START Source passage

Do I need a DCA55?

CheapSuitG

The TubeSchemer
Santa reached out over the weekend asking for my list. One of the things I thought of was to upgrade my FNIRSI LCR-1. I know the DCA55 is more accurate and offers more than the LCR-1 but I kind of like the built in testing slots.

Am I strange?
 
Santa reached out over the weekend asking for my list. One of the things I thought of was to upgrade my FNIRSI LCR-1. I know the DCA55 is more accurate and offers more than the LCR-1 but I kind of like the built in testing slots.

Am I strange?
I have both and use both
I use the Huntington audio breakout/zif adapter for my DCA a lot. The LCR is always at arms reach though. Good for quick sanity checks
It would be cool if one of the PCB peddlers around here would make a zif pcb and maybe offer a quality socket to go with it. The socket with the Huntington board is Ali trash. Kinda disappointing for the price he charges
 
For germanium I like ZIFs or leads with grabbers/hooks to reduce handling time.
You don't want to have to force it into something. Too much heat...
The DCA leads are just too short for repeated use and you don't want to break them. I'd rather they build it with banana jacks.
I have some longer leads with male DuPont on one end and hooks on the other.
Put all the transistors face down and spread eagle then work through them without touching.
But, we aren't measuring h
fe
, only hFE, so do t get too caught up in it. Most modern datasheet don't even list the former anymore. They pretty well track together on modern stuff but for audio/amplifier Ge and Early Si, this wasn't always the case.
Use your ears.
 
Personally, I prefer having the leads over a built-in slot. You will run into trouble if you keep hooking/unhooking them to transistors, but that's also not the optimal way to use the DCA55/75. I hook mine up to some of the longer breadboard jumper cables from Tayda, plug whatever I'm testing into a breadboard, and then just plug/unplug the jumper cable. It makes it way easier to measure germanium transistors; if you are measuring a bunch, you can plug them into the breadboard and by the time you've plugged in the last one, the first one is back to room temperature.

END Source passage

== Your tasks ==
1) List every component tester model named in the forum thread about the DCA55.
2) Carry on the forum thread about the DCA55 from the point where it stops.

START Supplied material

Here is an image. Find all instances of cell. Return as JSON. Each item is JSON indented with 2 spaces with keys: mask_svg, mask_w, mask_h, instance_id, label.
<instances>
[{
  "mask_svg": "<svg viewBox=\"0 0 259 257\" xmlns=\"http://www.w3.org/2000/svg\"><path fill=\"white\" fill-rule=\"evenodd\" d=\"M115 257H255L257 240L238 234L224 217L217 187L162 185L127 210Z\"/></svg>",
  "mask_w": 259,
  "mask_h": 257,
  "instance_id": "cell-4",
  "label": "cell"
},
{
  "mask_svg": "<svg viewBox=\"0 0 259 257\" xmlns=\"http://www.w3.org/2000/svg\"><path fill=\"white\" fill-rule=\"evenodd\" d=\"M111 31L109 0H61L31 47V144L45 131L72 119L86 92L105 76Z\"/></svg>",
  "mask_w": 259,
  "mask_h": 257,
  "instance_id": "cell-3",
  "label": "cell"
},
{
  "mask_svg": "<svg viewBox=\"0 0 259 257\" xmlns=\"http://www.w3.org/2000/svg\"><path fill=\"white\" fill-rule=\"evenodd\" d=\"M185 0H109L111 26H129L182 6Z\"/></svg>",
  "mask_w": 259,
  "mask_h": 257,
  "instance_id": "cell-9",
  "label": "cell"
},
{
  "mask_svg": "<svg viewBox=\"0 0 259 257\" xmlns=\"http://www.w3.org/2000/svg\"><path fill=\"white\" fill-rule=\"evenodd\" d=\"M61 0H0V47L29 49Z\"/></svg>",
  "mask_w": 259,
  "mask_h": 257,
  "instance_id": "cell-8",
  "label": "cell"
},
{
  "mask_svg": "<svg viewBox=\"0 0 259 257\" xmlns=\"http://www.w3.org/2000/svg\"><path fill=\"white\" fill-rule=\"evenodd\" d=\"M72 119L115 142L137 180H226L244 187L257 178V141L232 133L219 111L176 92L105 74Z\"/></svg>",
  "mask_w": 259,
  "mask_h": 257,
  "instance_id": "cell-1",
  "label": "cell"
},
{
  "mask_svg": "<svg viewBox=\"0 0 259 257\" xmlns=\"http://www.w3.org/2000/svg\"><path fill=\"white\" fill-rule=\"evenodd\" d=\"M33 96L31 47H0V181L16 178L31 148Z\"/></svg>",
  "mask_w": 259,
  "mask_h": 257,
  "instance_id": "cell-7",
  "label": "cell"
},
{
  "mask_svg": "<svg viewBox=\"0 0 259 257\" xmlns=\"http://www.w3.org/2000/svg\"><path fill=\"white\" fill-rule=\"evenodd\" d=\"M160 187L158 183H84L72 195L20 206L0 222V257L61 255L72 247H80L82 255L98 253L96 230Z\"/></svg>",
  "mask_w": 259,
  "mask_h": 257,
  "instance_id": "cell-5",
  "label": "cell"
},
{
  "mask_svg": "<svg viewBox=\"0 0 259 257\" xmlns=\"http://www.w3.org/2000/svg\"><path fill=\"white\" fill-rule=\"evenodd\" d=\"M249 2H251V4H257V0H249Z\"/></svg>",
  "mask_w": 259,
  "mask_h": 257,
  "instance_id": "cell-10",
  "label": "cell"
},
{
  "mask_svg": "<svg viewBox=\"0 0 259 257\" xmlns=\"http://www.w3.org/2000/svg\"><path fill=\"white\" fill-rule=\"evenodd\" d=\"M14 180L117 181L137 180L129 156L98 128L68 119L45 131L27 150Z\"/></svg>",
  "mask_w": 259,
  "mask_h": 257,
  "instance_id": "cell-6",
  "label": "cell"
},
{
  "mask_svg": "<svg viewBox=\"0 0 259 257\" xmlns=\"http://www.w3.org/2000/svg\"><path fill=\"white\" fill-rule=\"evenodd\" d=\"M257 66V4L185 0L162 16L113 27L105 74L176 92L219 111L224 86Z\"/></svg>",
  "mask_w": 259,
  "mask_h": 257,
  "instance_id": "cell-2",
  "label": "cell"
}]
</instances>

END Supplied material

== Per-task answers ==
1) FNIRSI LCR-1, DCA55, DCA75

2)
I have a dca55 and use it quite a bit. But i have a few regular builds that use germs. Thats about all i use it for is just measuring germaniums. You could probably get away with a rg keen strip board build to do the same thing if all your after is hfe and leakage. I dont remember the last time i measured a silicon
 
Personally, I prefer having the leads over a built-in slot. You will run into trouble if you keep hooking/unhooking them to transistors, but that's also not the optimal way to use the DCA55/75. I hook mine up to some of the longer breadboard jumper cables from Tayda, plug whatever I'm testing into a breadboard, and then just plug/unplug the jumper cable. It makes it way easier to measure germanium transistors; if you are measuring a bunch, you can plug them into the breadboard and by the time you've plugged in the last one, the first one is back to room temperature.
I just grab the leg with the lead and never touch them.
 
The Fnirsi one has some known bugs that they can't seem to fix with their (comically bad) firmware updates. One being that NPN transistors show the same pinout no matter how you insert them. Capacitors have weirdly rounded up quite a bit too. I wouldn't trust that tester with anything - you're much better off with a TC-1.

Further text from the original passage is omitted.